Harrison presided over good times in America. Growth was robust, employment was high. Nonetheless, he was not as popular as good times would suggest. High tariffs displeased many people. No one likes taxes. Workers were becoming restless over poor working conditions and low wages. The labor movement was beginning to take hold. Harrison was more or less an observer, though one important piece of related legislation, the Sherman Antitrust Act, still in force today, was passed during his administration. When he sought reelection, Harrison was defeated by the former President, Grover Cleveland. Cleveland's return has forever confused the numbering of American presidents. Perhaps the loss was just as well for Harrison, as overspeculation from the economic boom was sowing the seeds that Cleveland, like Herbert Hoover years later, would soon reap. The Panic of 1893, one of America's worst recessions, would arrive shortly after he left office. Some encouraged Harrison to attempt the same feat as Cleveland – make a comeback by running for the presidency in 1896. Harrison declined. He lived in semi-retirement until his death in 1901.
Offered is the copy of Harrison's inaugural speech he pulled out of his pocket on inauguration day and read to the public. Raab notes that there are three other copies in the collection of the Library of Congress, but this is the one he actually read from that day. It contains 37 typewritten pages, typed by his secretary. At the conclusion, Harrison has handwritten, “This is the MSS used by me in delivering the address March 4, 1889.” He has signed his name. Raab notes that Harrison had a habit of annotating documents immediately after an event, so it is possible that this is his first signature as President.

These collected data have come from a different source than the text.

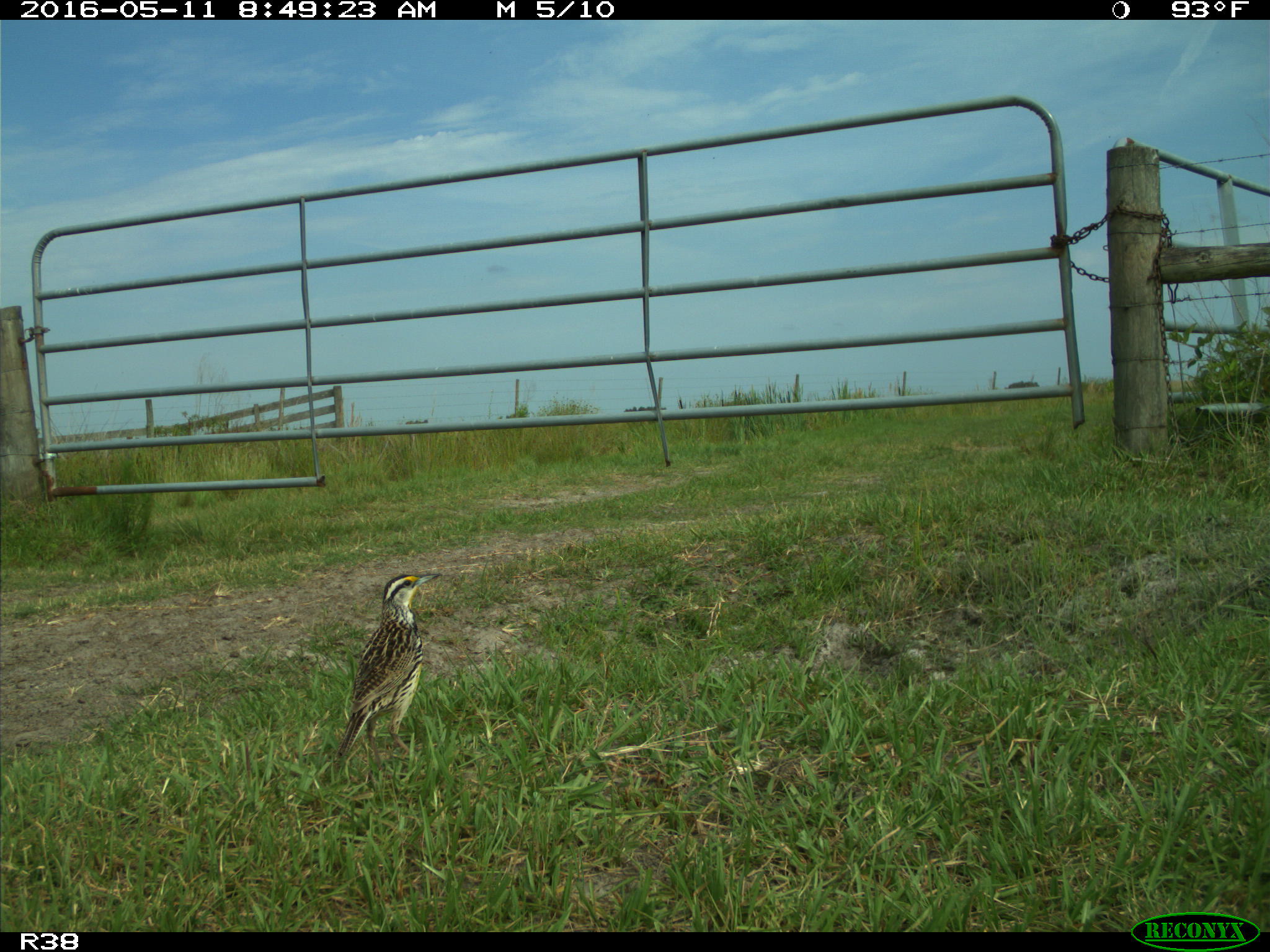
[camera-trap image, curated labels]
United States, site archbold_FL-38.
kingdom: Animalia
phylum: Chordata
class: Aves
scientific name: Aves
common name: birds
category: unidentified bird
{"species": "unidentified bird (birds) (Aves)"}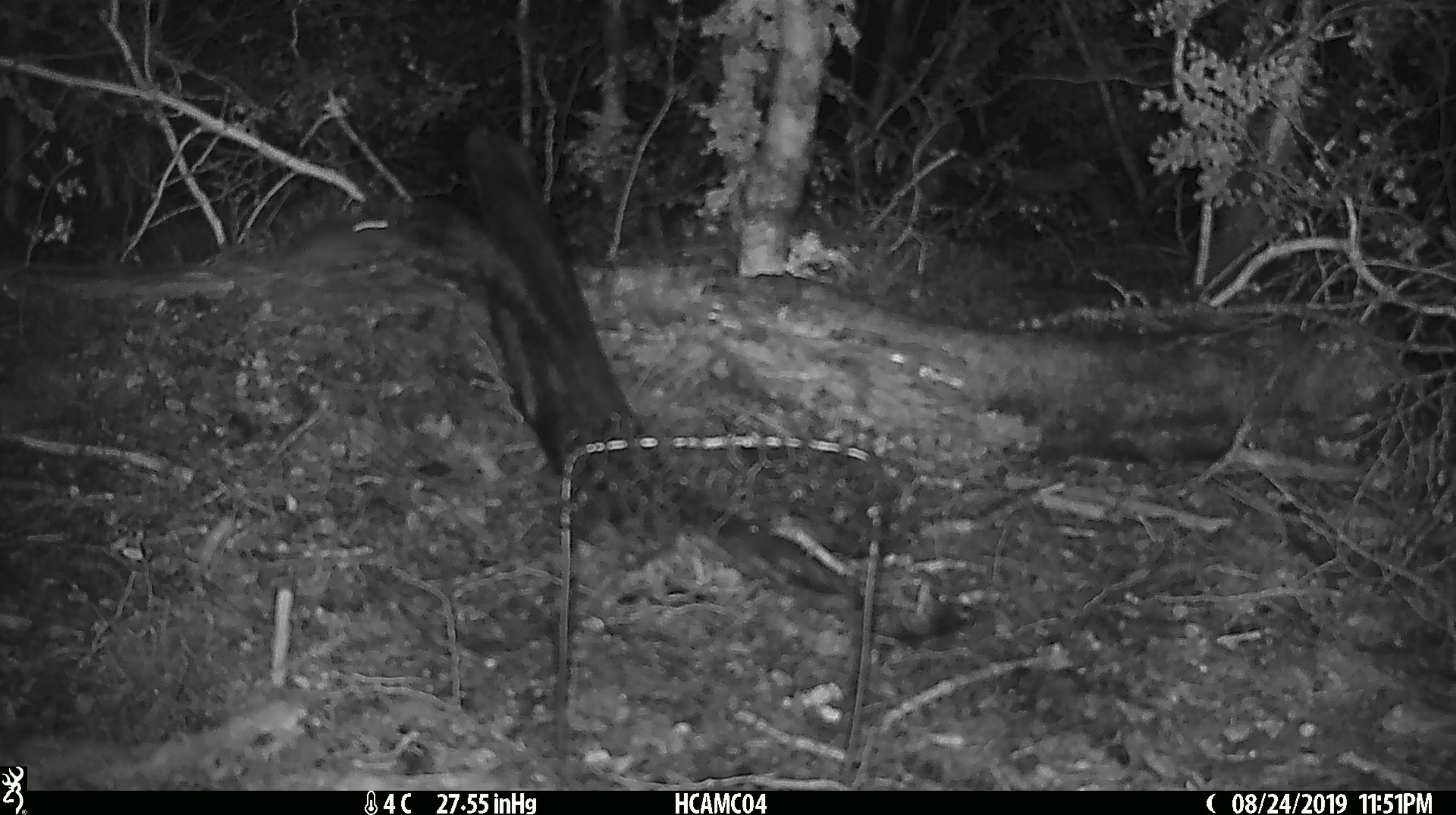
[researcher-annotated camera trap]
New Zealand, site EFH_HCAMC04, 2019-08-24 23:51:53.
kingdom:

This copy became the property of the President's son Russell Benjamin Harrison. It passed down through the family in the years since before reaching the Raab Collection. It is priced at $100,000.
The catalogue also offers six other items related to the family of Harrison and Russell Harrison's wife, Mary, daughter of Nebraska Governor and Senator Alvin Saunders. There are books (signed) by the President's great grandfather, Benjamin, and his grandfather, President William Henry Harrison. There are President Lincoln and President Johnson's appointments of Saunders as Nebraska Territorial Governor. There is Harrison's appointment of a member of the Great Utah Commission (charged with governing Utah and enforcing anti-polygamy laws) and President Rutherford Hayes' appointment of Russell Harrison as an assayer in Montana. You will also find a complete reprint of President Harrison's inaugural address in the catalogue, and here I must make a confession - I had never before read his inaugural speech. It makes an interesting read, both to see how far we have come, and how much as things change, they remain the same.